## Provided passage
************

Context: Most analysts say this is the most significant assassination to have ever been carried out in the Middle East
- The assassination followed a period where the US failed to respond to various provocative acts including, the shooting down of an American UAV, several attacks on oil tankers in the Persian Gulf and the attack on Saudi Arabian oil installations. The change in policy came after a US red line was crossed after an American contractor was killed by missiles fired from Iranian-backed militias in Iraq and the US embassy compound was stormed by protestors led by Shia militias.
- Israel media revealed that Israeli forces could have assassinated Soleimani in Damascus in February 2008, when he was with Imad Mughniyah, Hezbollah’s operations officer. Israel assassinated Mughniyah later that evening but Prime Minister Ehud Olmert had promised President George W Bush that only Mughniyah would be killed.
Looking ahead: There is much speculation as to what the Iranian military response will be, with analysts anticipating a major attack on US military or diplomatic targets and / or against US interests or allies in the Middle East.
- Israel is concerned that it could be targeted as part of a revenge attack and it declared a heightened state of alert in all of its representative offices around the world, as well as Jewish and Israeli institutions overseas.
- Iran is unlikely to react until the end of Soleimani’s funeral. His body will continue to be taken around Iran, later today Supreme leader Ayatollah Khamenei will hold prayers at Tehran University then onto Qom for a ceremony at Masumeh shrine, ahead of a funeral on Tuesday in his hometown of Kerman. For the first time ever, a red flag was raised above the dome of the Jamkaran Mosque in Qom, symbolising a severe battle to come.
- Iran’s latest JCPOA announcement was a mix between pushing the boundaries of what the E3 can accept without initiating the dispute resolution (within the agreement) or the collapse of the JCPOA agreement. What will be key going forward is to what extent Iran violates its nuclear limits (i.e 20 per cent enrichment would be a clear red-line) and how much its breakout time (the amount of fissile material needed to create a nuclear bomb) shrinks, as well as how much Iran intends to cooperate with the IAEA.

************

## Work item
Answer these questions using the passage on Soleimani's assassination:
1. In which city and in what month and year could Israeli forces have assassinated Soleimani?
2. On what day and in which town will Soleimani's funeral be held?
3. What level of enrichment does the passage call a clear red line?

## Records excerpted from a collection

************

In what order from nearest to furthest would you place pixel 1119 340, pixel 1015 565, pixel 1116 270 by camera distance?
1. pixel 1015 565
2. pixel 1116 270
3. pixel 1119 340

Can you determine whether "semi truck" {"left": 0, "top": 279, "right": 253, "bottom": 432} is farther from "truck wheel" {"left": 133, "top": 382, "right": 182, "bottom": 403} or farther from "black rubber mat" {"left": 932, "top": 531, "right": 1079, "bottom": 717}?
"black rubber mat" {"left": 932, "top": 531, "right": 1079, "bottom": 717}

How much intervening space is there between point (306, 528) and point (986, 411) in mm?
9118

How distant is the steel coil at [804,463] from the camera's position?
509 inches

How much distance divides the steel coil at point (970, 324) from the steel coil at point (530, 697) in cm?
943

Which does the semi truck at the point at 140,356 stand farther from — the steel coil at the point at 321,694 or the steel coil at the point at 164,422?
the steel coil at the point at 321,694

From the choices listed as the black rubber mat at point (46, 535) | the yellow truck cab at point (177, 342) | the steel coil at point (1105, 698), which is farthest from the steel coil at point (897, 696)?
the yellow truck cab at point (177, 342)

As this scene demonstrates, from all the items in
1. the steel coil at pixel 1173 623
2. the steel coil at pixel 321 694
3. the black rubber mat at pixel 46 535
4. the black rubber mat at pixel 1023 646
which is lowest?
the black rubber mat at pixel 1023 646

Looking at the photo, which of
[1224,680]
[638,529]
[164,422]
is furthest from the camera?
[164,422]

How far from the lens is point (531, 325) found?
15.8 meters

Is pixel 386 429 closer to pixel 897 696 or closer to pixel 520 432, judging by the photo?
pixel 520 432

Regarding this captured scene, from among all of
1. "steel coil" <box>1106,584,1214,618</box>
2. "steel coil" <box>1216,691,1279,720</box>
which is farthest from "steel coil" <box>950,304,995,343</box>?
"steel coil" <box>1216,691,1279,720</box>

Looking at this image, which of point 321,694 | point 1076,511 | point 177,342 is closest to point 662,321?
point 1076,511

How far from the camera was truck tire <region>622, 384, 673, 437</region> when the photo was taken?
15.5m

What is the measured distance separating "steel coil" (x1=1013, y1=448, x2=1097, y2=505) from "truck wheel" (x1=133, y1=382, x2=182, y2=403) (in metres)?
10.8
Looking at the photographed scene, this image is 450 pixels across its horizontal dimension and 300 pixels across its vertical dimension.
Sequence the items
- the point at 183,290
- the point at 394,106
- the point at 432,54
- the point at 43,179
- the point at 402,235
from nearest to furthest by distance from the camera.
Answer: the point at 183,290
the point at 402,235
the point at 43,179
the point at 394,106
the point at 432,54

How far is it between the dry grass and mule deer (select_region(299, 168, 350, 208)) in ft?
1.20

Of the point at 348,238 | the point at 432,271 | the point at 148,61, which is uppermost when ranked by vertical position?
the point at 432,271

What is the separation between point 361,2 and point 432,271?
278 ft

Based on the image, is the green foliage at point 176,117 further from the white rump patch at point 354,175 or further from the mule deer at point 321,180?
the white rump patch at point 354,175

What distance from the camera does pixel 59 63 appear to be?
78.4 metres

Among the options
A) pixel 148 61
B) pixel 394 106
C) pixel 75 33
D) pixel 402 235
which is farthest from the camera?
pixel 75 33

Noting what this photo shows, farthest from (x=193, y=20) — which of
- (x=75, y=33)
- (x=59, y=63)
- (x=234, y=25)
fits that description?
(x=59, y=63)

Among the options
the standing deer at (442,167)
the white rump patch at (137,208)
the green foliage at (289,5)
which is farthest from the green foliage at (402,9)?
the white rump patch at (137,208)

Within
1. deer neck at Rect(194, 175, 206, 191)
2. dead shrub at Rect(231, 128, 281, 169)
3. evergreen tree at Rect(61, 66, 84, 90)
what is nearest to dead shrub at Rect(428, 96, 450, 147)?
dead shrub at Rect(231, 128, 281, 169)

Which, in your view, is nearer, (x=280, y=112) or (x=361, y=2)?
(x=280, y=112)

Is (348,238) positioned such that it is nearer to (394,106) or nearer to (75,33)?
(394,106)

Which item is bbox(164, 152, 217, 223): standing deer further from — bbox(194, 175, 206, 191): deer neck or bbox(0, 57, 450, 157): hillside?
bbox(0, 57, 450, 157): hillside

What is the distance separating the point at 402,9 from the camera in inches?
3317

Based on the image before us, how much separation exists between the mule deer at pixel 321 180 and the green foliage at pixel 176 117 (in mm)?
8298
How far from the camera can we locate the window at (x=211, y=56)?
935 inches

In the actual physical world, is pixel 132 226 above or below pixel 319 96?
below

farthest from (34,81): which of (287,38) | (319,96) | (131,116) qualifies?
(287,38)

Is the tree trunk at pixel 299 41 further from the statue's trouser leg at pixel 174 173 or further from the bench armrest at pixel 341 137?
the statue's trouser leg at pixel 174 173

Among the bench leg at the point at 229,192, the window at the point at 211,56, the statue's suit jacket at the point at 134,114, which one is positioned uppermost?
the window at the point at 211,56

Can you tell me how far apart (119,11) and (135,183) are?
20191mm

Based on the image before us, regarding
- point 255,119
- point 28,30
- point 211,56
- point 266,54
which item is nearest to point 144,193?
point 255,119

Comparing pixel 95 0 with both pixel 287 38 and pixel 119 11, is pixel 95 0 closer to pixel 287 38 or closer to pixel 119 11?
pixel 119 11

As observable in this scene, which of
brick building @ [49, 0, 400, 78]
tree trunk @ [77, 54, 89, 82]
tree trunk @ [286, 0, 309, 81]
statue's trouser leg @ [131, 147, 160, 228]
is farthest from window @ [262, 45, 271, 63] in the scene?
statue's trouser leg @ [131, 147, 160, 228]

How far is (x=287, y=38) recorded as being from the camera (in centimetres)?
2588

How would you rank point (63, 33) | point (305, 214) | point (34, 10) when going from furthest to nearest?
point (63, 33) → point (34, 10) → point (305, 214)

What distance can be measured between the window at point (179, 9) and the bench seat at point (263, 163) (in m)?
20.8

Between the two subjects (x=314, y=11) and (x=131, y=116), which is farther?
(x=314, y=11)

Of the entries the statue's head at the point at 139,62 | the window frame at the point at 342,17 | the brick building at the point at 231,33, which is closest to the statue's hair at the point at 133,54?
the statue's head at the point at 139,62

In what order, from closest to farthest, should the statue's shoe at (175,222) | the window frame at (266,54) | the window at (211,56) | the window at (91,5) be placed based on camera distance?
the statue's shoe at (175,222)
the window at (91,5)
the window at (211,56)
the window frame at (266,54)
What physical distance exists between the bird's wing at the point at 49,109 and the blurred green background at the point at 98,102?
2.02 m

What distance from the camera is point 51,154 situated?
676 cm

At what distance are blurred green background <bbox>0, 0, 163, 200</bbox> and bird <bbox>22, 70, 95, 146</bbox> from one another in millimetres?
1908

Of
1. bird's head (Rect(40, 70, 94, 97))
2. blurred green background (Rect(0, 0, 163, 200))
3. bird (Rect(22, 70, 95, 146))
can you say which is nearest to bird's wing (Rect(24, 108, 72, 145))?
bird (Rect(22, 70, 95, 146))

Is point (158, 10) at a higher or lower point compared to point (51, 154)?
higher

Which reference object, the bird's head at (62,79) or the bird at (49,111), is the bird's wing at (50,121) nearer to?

************

## Solution for this problem
1. Damascus, in February 2008.
2. On Tuesday, in his hometown of Kerman.
3. 20 percent enrichment.